EXTRACTED TEXT
——————
# Woman Uber Driver had to shoot passenger in her 1st month of Uber



## tohunt4me (Nov 23, 2015)

Then she applied 2 tourniquets, one to his arm, one to his leg.


----------



## tohunt4me (Nov 23, 2015)




----------



## tohunt4me (Nov 23, 2015)




----------



## tohunt4me (Nov 23, 2015)

I LIKE this Gallo woman !
" I have twins. I can't Afford to Die. That's not an option. Sorry."


----------



## Cdub2k (Nov 22, 2017)

2 to the chest and one in the head was what I was taught in the military close quarter tactics. I’m not sure what kind of military training she had but I’m glad she’s ok.


----------



## tohunt4me (Nov 23, 2015)

Cdub2k said:


> 2 to the chest and one in the head was what I was taught in the military close quarter tactics. I’m not sure what kind of military training she had but I’m glad she’s ok.


3 warning shots 
Then an arm & a leg 
Likely at night.
She is good with a side arm.


----------



## bobby747 (Dec 29, 2015)

I guess with this type of thing. No need to kill as it stopped him


----------



## Trafficat (Dec 19, 2016)

Cdub2k said:


> 2 to the chest and one in the head was what I was taught in the military close quarter tactics. I’m not sure what kind of military training she had but I’m glad she’s ok.


As a civilian pistol instructor I have done CCW classes for many military people who didn't even understand anything about how to shoot a pistol.

The military apparently does not care about pistol training and has few competent trainers. A competent pistol instructor would not teach stances like these:









Lesson on amplifying muzzle flip with a low grip hold, not extending your arms, and teacupping while crossing your thumb like its a revolver,
Whatever trainer teaches this method probably has a lot of students with slide injuries on their thumbs and faces.
——————
STATED TASK 1
Repeat everything in the Uber driver thread above from "As a civilian" down to "thumbs and faces.".
STATED TASK 2
Answer these questions from the Uber driver thread above:
(a) How many tourniquets were applied, and to which parts of the body?
(b) In the quote from Gallo, what reason is given for not being able to afford to die?
(c) According to Cdub2k, what was taught in military close quarter tactics?

SUPPLIED INFORMATION
——————
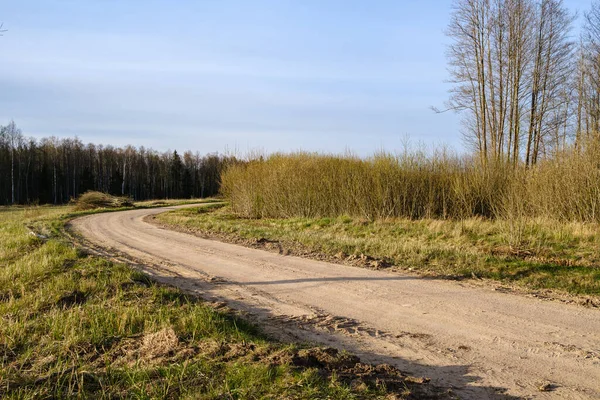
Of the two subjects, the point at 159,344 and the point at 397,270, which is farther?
the point at 397,270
——————
PROBLEM SOLUTION 1
As a civilian pistol instructor I have done CCW classes for many military people who didn't even understand anything about how to shoot a pistol.

The military apparently does not care about pistol training and has few competent trainers. A competent pistol instructor would not teach stances like these:









Lesson on amplifying muzzle flip with a low grip hold, not extending your arms, and teacupping while crossing your thumb like its a revolver,
Whatever trainer teaches this method probably has a lot of students with slide injuries on their thumbs and faces.

PROBLEM SOLUTION 2
(a) Two: one to his arm and one to his leg.
(b) She has twins.
(c) Two shots to the chest and one in the head.